Copy the records below exactly. Include all of them.
------ RECORDED INFORMATION
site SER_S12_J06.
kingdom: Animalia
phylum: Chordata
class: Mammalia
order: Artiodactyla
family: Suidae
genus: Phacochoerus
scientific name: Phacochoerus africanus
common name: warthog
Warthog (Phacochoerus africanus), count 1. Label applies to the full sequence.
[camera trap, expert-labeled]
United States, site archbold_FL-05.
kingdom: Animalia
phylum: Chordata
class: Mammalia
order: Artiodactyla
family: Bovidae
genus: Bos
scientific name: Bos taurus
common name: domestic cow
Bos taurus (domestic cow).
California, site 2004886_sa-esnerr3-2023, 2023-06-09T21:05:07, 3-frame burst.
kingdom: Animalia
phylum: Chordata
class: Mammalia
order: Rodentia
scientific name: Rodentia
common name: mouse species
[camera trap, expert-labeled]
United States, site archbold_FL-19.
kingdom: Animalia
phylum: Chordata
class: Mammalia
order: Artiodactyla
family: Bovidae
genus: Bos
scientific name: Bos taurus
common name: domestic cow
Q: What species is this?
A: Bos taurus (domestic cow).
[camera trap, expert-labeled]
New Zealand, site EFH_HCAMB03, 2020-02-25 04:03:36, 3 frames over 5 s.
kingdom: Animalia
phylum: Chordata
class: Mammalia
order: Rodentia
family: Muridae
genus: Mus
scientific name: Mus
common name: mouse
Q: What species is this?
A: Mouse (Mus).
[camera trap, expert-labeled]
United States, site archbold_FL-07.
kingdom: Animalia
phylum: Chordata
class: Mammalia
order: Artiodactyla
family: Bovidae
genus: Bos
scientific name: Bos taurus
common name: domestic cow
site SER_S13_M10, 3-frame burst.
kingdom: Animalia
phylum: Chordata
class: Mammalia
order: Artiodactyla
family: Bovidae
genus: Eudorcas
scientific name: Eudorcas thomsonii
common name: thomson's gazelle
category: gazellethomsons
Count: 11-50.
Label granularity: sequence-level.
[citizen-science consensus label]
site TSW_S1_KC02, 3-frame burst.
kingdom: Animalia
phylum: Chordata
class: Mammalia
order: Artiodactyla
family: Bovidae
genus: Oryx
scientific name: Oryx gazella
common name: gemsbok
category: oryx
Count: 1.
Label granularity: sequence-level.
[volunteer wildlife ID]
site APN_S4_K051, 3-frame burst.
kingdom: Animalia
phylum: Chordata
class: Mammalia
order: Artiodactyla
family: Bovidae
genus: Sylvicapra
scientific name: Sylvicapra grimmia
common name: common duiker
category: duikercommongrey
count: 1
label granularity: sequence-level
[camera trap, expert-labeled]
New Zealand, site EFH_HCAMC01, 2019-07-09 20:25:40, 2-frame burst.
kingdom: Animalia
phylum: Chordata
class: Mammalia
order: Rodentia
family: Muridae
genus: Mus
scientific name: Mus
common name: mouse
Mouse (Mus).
------------
• TASK RESULT
site SER_S12_J06.
kingdom: Animalia
phylum: Chordata
class: Mammalia
order: Artiodactyla
family: Suidae
genus: Phacochoerus
scientific name: Phacochoerus africanus
common name: warthog
Warthog (Phacochoerus africanus), count 1. Label applies to the full sequence.
[camera trap, expert-labeled]
United States, site archbold_FL-05.
kingdom: Animalia
phylum: Chordata
class: Mammalia
order: Artiodactyla
family: Bovidae
genus: Bos
scientific name: Bos taurus
common name: domestic cow
Bos taurus (domestic cow).
California, site 2004886_sa-esnerr3-2023, 2023-06-09T21:05:07, 3-frame burst.
kingdom: Animalia
phylum: Chordata
class: Mammalia
order: Rodentia
scientific name: Rodentia
common name: mouse species
[camera trap, expert-labeled]
United States, site archbold_FL-19.
kingdom: Animalia
phylum: Chordata
class: Mammalia
order: Artiodactyla
family: Bovidae
genus: Bos
scientific name: Bos taurus
common name: domestic cow
Q: What species is this?
A: Bos taurus (domestic cow).
[camera trap, expert-labeled]
New Zealand, site EFH_HCAMB03, 2020-02-25 04:03:36, 3 frames over 5 s.
kingdom: Animalia
phylum: Chordata
class: Mammalia
order: Rodentia
family: Muridae
genus: Mus
scientific name: Mus
common name: mouse
Q: What species is this?
A: Mouse (Mus).
[camera trap, expert-labeled]
United States, site archbold_FL-07.
kingdom: Animalia
phylum: Chordata
class: Mammalia
order: Artiodactyla
family: Bovidae
genus: Bos
scientific name: Bos taurus
common name: domestic cow
site SER_S13_M10, 3-frame burst.
kingdom: Animalia
phylum: Chordata
class: Mammalia
order: Artiodactyla
family: Bovidae
genus: Eudorcas
scientific name: Eudorcas thomsonii
common name: thomson's gazelle
category: gazellethomsons
Count: 11-50.
Label granularity: sequence-level.
[citizen-science consensus label]
site TSW_S1_KC02, 3-frame burst.
kingdom: Animalia
phylum: Chordata
class: Mammalia
order: Artiodactyla
family: Bovidae
genus: Oryx
scientific name: Oryx gazella
common name: gemsbok
category: oryx
Count: 1.
Label granularity: sequence-level.
[volunteer wildlife ID]
site APN_S4_K051, 3-frame burst.
kingdom: Animalia
phylum: Chordata
class: Mammalia
order: Artiodactyla
family: Bovidae
genus: Sylvicapra
scientific name: Sylvicapra grimmia
common name: common duiker
category: duikercommongrey
count: 1
label granularity: sequence-level
[camera trap, expert-labeled]
New Zealand, site EFH_HCAMC01, 2019-07-09 20:25:40, 2-frame burst.
kingdom: Animalia
phylum: Chordata
class: Mammalia
order: Rodentia
family: Muridae
genus: Mus
scientific name: Mus
common name: mouse
Mouse (Mus).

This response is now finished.